== DATASET EXCERPTS ==

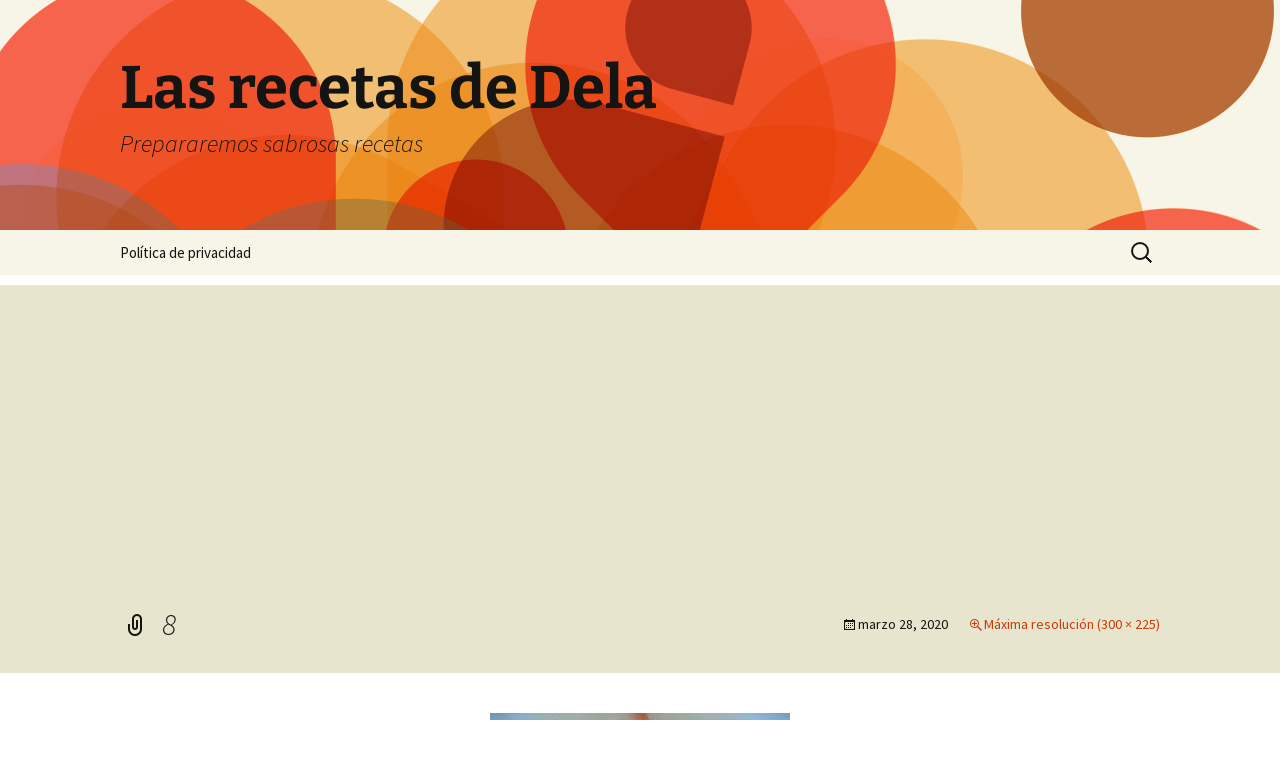

--- FILE ---
content_type: text/html; charset=utf-8
request_url: https://www.google.com/recaptcha/api2/aframe
body_size: 267
content:
<!DOCTYPE HTML><html><head><meta http-equiv="content-type" content="text/html; charset=UTF-8"></head><body><script nonce="XEAxiGZa0sp4rvpUdKCJQw">/** Anti-fraud and anti-abuse applications only. See google.com/recaptcha */ try{var clients={'sodar':'https://pagead2.googlesyndication.com/pagead/sodar?'};window.addEventListener("message",function(a){try{if(a.source===window.parent){var b=JSON.parse(a.data);var c=clients[b['id']];if(c){var d=document.createElement('img');d.src=c+b['params']+'&rc='+(localStorage.getItem("rc::a")?sessionStorage.getItem("rc::b"):"");window.document.body.appendChild(d);sessionStorage.setItem("rc::e",parseInt(sessionStorage.getItem("rc::e")||0)+1);localStorage.setItem("rc::h",'1768645282485');}}}catch(b){}});window.parent.postMessage("_grecaptcha_ready", "*");}catch(b){}</script></body></html>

===

### PROMPT
Please restate word for word the lines of the material above, beginning with the one that holds "content_type: text/html; charset=utf-8" and ending with the last.

### EXERCISE SOLUTION
content_type: text/html; charset=utf-8
request_url: https://www.google.com/recaptcha/api2/aframe
body_size: 267
content:
<!DOCTYPE HTML><html><head><meta http-equiv="content-type" content="text/html; charset=UTF-8"></head><body><script nonce="XEAxiGZa0sp4rvpUdKCJQw">/** Anti-fraud and anti-abuse applications only. See google.com/recaptcha */ try{var clients={'sodar':'https://pagead2.googlesyndication.com/pagead/sodar?'};window.addEventListener("message",function(a){try{if(a.source===window.parent){var b=JSON.parse(a.data);var c=clients[b['id']];if(c){var d=document.createElement('img');d.src=c+b['params']+'&rc='+(localStorage.getItem("rc::a")?sessionStorage.getItem("rc::b"):"");window.document.body.appendChild(d);sessionStorage.setItem("rc::e",parseInt(sessionStorage.getItem("rc::e")||0)+1);localStorage.setItem("rc::h",'1768645282485');}}}catch(b){}});window.parent.postMessage("_grecaptcha_ready", "*");}catch(b){}</script></body></html>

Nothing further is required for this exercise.